Task requirements :: Your result should be the lines holding the word "California", copied from the entries below.

START Supplied material

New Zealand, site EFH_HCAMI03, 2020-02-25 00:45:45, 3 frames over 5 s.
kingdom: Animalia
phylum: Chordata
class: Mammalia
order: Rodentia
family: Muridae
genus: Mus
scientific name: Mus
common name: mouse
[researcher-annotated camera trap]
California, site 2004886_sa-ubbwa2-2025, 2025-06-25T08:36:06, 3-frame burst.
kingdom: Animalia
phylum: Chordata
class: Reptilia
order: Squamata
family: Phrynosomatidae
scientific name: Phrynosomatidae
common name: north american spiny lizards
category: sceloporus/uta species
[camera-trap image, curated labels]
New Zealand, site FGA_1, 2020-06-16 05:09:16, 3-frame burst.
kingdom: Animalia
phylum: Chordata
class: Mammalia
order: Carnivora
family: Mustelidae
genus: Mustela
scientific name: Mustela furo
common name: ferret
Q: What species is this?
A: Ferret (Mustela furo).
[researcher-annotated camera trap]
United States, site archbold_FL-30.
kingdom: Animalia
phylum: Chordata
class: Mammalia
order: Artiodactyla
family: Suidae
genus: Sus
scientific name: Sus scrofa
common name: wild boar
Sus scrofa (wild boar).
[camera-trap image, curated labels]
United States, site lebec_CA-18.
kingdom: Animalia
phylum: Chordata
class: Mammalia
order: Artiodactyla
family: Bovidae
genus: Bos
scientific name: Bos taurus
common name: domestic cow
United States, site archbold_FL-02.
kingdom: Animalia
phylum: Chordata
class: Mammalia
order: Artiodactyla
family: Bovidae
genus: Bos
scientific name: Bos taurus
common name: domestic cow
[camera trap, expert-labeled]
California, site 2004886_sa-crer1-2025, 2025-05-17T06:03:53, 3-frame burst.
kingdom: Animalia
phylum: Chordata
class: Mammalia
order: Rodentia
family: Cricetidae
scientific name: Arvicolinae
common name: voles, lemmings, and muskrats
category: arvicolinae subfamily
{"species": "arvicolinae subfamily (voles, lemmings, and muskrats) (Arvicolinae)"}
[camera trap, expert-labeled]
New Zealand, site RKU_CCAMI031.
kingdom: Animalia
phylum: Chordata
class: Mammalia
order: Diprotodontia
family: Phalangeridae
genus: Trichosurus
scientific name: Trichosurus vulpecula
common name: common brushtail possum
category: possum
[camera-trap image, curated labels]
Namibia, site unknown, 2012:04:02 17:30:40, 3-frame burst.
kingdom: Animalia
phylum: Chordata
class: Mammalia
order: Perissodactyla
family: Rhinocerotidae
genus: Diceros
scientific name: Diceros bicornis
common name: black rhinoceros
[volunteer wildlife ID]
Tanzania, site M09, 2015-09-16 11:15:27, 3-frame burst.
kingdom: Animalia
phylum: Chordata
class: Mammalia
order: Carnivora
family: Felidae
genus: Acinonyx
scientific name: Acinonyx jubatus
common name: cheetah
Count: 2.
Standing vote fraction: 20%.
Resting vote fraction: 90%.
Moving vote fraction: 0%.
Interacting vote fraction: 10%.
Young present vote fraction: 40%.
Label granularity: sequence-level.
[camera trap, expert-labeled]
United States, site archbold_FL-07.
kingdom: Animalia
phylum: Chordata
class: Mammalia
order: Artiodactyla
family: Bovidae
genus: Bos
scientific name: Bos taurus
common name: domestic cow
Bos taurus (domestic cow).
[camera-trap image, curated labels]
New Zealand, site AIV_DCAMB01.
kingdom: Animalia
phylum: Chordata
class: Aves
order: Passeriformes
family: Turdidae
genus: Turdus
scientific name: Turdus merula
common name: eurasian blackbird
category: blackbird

END Supplied material

Solution ::
California, site 2004886_sa-ubbwa2-2025, 2025-06-25T08:36:06, 3-frame burst.
California, site 2004886_sa-crer1-2025, 2025-05-17T06:03:53, 3-frame burst.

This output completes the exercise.